§ **Given problem**: Rewrite the part of the records that opens with the line containing "With the options being" and closes with the line containing "3475 centimetres", changing "camera" to "observer" and leaving everything else as it is.

§ **Input records**:
»»
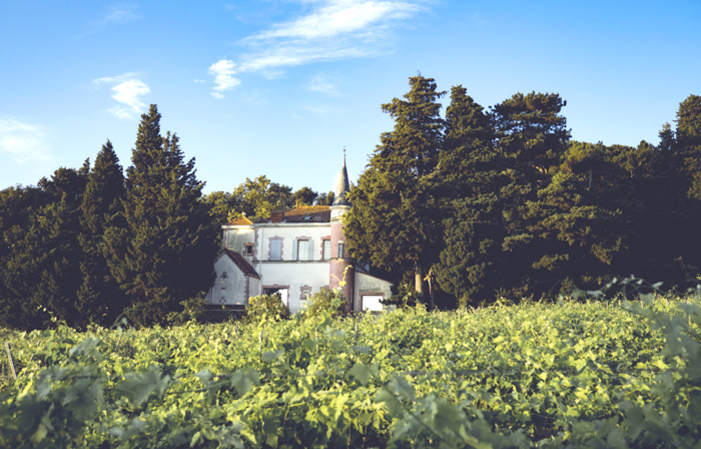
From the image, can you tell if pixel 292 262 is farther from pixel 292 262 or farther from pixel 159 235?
««
»»
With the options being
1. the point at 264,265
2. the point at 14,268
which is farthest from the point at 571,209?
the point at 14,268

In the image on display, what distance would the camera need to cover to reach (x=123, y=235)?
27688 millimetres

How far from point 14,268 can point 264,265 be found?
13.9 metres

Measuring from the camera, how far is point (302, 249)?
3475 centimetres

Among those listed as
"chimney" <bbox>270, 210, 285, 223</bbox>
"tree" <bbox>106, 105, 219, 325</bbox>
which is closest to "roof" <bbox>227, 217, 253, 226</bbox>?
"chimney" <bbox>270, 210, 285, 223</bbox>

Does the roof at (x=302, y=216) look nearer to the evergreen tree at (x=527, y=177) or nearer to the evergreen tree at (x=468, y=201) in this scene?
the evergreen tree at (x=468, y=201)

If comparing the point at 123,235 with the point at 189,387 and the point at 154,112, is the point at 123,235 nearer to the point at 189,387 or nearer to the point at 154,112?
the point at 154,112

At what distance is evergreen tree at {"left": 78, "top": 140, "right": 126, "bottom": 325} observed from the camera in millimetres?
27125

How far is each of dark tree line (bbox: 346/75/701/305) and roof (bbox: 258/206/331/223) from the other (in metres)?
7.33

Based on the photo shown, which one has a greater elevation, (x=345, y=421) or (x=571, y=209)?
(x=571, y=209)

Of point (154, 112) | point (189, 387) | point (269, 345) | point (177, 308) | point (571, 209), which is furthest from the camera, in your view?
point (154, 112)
««
§ **Correct answer**:
With the options being
1. the point at 264,265
2. the point at 14,268
which is farthest from the point at 571,209?
the point at 14,268

In the image on display, what distance would the observer need to cover to reach (x=123, y=235)?
27688 millimetres

How far from point 14,268 can point 264,265 be found?
13.9 metres

Measuring from the observer, how far is point (302, 249)?
3475 centimetres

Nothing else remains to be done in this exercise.